University of Minnesota Extension’s popular Nitrogen Smart program is now available as three interactive online courses, featuring short videos and quick quizzes to test your knowledge.

Nitrogen Smart is better known for its in-person meetings around the state each winter. A survey of past Nitrogen Smart participants found that over 75% changed at least one practice as a result of attending the meeting. Our survey data and estimates show a value of at least $3,200 for each attendee when calculating acreage, fertilizer cost savings, and potential increased yield.

The free online courses takes about three hours to complete but you can easily pause the session and complete it at another time.

Nitrogen Smart Fundamentals course

This educational program aims to help farmers improve their bottom line while also helping Minnesota meet environmental objectives on water quality. Participants will develop a deeper understanding of nitrogen and how it behaves in the environment. The online course will give you the tools you need to calculate an efficient, profitable N rate for your farm and tailor management practices to your region, soil type, and other conditions.

What is needed - Rewrite the Nitrogen Smart text from the words "The free online" through "and other conditions.", putting "growers" in place of "farmers".

Raw records -
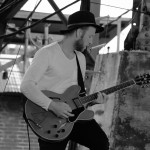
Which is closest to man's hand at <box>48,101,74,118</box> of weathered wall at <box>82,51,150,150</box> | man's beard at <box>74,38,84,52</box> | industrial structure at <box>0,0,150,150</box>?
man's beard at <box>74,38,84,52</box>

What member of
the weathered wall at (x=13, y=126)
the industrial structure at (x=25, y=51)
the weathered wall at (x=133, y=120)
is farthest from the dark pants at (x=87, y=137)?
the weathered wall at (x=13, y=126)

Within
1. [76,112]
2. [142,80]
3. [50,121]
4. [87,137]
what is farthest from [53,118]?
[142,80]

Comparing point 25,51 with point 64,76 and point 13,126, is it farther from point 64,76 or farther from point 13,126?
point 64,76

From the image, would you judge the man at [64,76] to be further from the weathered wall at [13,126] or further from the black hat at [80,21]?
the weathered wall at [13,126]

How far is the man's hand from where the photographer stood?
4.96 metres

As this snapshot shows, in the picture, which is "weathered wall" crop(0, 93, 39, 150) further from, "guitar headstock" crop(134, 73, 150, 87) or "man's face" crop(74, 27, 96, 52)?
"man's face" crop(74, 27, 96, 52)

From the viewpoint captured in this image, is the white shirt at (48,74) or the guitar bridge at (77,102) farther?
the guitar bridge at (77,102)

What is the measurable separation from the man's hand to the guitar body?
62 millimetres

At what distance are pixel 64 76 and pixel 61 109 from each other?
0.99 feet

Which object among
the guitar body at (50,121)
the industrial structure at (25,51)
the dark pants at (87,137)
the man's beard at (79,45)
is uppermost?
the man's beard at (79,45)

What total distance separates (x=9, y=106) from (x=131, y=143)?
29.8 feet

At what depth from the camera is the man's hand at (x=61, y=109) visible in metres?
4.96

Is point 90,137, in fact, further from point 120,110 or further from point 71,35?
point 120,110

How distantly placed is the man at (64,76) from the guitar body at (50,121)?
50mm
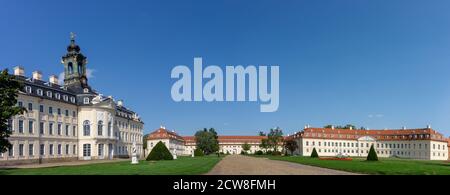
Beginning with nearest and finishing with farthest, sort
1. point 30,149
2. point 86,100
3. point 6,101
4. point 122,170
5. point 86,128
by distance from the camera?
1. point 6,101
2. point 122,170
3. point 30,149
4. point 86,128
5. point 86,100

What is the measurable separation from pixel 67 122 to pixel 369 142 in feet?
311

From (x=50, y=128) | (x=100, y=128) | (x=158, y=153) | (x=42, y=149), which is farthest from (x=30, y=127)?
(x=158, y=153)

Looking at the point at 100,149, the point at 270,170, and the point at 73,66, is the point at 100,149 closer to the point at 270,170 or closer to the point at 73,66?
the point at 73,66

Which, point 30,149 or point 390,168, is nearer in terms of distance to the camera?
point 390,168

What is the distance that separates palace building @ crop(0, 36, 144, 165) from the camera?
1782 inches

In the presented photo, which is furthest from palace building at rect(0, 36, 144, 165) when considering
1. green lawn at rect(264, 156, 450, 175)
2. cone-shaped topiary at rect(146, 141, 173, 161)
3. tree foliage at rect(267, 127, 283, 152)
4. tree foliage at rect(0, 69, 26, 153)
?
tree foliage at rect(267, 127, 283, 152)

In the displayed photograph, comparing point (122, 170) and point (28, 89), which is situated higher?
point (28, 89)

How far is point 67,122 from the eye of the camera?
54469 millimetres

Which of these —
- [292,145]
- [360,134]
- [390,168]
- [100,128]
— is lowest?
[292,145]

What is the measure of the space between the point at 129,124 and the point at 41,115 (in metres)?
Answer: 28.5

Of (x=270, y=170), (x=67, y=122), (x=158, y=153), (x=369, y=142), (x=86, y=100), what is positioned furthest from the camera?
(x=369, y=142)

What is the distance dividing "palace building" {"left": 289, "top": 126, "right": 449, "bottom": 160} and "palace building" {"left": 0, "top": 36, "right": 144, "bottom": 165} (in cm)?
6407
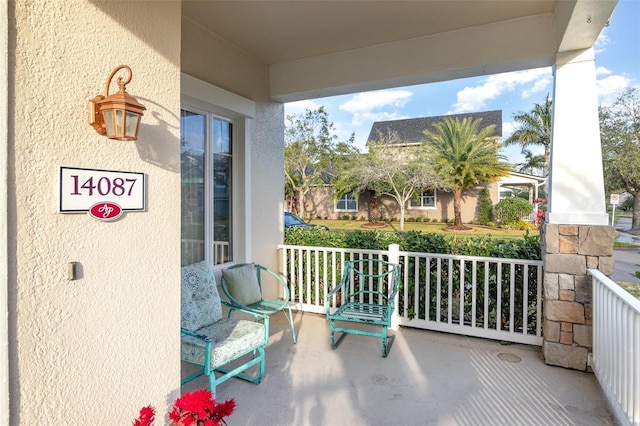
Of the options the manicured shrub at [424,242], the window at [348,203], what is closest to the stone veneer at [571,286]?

Full solution -
The free online courses takes about three hours to complete but you can easily pause the session and complete it at another time.

Nitrogen Smart Fundamentals course

This educational program aims to help growers improve their bottom line while also helping Minnesota meet environmental objectives on water quality. Participants will develop a deeper understanding of nitrogen and how it behaves in the environment. The online course will give you the tools you need to calculate an efficient, profitable N rate for your farm and tailor management practices to your region, soil type, and other conditions.